• **Problem to work on**: Reproduce each of the entries below word for word, keeping every line in its original form.

• **Data to use**:

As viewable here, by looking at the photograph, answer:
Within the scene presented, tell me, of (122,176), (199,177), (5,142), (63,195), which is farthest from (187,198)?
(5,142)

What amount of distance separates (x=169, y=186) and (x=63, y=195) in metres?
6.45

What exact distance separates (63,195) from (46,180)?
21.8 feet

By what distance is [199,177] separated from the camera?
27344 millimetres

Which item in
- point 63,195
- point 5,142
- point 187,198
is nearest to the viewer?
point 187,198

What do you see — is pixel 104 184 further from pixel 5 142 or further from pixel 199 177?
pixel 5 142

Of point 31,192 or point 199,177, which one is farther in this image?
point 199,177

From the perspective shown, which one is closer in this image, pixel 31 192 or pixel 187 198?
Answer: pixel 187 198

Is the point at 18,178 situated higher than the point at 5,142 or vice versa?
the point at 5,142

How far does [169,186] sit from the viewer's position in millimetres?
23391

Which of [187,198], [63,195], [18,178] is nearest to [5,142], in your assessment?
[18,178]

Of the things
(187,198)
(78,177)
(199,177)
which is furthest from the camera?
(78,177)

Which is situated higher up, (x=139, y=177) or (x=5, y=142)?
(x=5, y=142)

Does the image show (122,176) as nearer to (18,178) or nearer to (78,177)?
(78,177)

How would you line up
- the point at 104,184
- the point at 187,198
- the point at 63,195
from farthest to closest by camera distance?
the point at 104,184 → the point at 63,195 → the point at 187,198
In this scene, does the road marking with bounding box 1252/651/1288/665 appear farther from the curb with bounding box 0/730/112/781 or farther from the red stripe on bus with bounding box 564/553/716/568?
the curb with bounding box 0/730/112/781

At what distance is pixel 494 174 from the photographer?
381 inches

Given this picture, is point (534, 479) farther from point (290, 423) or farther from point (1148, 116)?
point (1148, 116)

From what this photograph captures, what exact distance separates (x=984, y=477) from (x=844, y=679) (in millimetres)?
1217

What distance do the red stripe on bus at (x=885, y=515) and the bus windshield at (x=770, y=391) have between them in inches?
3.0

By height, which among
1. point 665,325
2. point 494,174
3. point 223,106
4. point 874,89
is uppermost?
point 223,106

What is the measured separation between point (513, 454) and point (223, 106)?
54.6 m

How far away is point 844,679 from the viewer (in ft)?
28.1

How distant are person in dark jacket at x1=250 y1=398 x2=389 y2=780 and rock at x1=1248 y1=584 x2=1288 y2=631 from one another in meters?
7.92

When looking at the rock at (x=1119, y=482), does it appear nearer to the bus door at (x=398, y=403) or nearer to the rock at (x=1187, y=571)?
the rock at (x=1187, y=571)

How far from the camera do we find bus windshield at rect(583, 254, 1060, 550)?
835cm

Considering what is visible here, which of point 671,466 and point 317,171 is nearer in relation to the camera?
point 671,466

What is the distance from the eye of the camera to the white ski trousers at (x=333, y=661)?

• **Answer to this task**:
As viewable here, by looking at the photograph, answer:
Within the scene presented, tell me, of (122,176), (199,177), (5,142), (63,195), which is farthest from (187,198)?
(5,142)

What amount of distance separates (x=169, y=186) and (x=63, y=195) in metres?
6.45

What exact distance separates (63,195) from (46,180)?
21.8 feet

By what distance is [199,177] separated from the camera?
27344 millimetres

Which item in
- point 63,195
- point 5,142
- point 187,198
is nearest to the viewer?
point 187,198

What do you see — is pixel 104 184 further from pixel 5 142 or further from pixel 199 177?
pixel 5 142

Of point 31,192 or point 199,177, which one is farther in this image?
point 199,177

From the perspective shown, which one is closer in this image, pixel 31 192 or pixel 187 198?
Answer: pixel 187 198

Is the point at 18,178 situated higher than the point at 5,142 or vice versa?
the point at 5,142

How far does [169,186] sit from the viewer's position in millimetres?
23391

Which of [187,198], [63,195], [18,178] is nearest to [5,142], in your assessment?
[18,178]

Of the things
(187,198)
(78,177)
(199,177)
which is furthest from the camera?
(78,177)

Which is situated higher up, (x=139, y=177) or (x=5, y=142)?
(x=5, y=142)

Does the image show (122,176) as nearer to (18,178) or nearer to (78,177)?
(78,177)

How would you line up
- the point at 104,184
- the point at 187,198
- the point at 63,195
from farthest to closest by camera distance?
the point at 104,184 → the point at 63,195 → the point at 187,198
In this scene, does the road marking with bounding box 1252/651/1288/665 appear farther from the curb with bounding box 0/730/112/781 or farther from the red stripe on bus with bounding box 564/553/716/568?
the curb with bounding box 0/730/112/781

At what distance is pixel 494 174 from the photographer?
381 inches

Given this picture, is point (534, 479) farther from point (290, 423) or farther from point (1148, 116)?
point (1148, 116)

From what this photograph captures, what exact distance separates (x=984, y=477) from (x=844, y=679) (in millimetres)?
1217

What distance do the red stripe on bus at (x=885, y=515) and the bus windshield at (x=770, y=391) have between them in inches?
3.0

By height, which among
1. point 665,325
2. point 494,174
3. point 223,106
4. point 874,89
is uppermost?
point 223,106

What is the measured separation between point (513, 454) and point (223, 106)?
54.6 m

How far away is point 844,679 from the viewer (in ft)?
28.1

How distant are person in dark jacket at x1=250 y1=398 x2=389 y2=780 and rock at x1=1248 y1=584 x2=1288 y2=631 from one another in meters?
7.92

When looking at the rock at (x=1119, y=482), does it appear nearer to the bus door at (x=398, y=403) or nearer to the rock at (x=1187, y=571)?
the rock at (x=1187, y=571)

How far from the camera do we find bus windshield at rect(583, 254, 1060, 550)?
835cm

Considering what is visible here, which of point 671,466 and point 317,171 is nearer in relation to the camera?
point 671,466

What is the distance from the eye of the camera to the white ski trousers at (x=333, y=661)?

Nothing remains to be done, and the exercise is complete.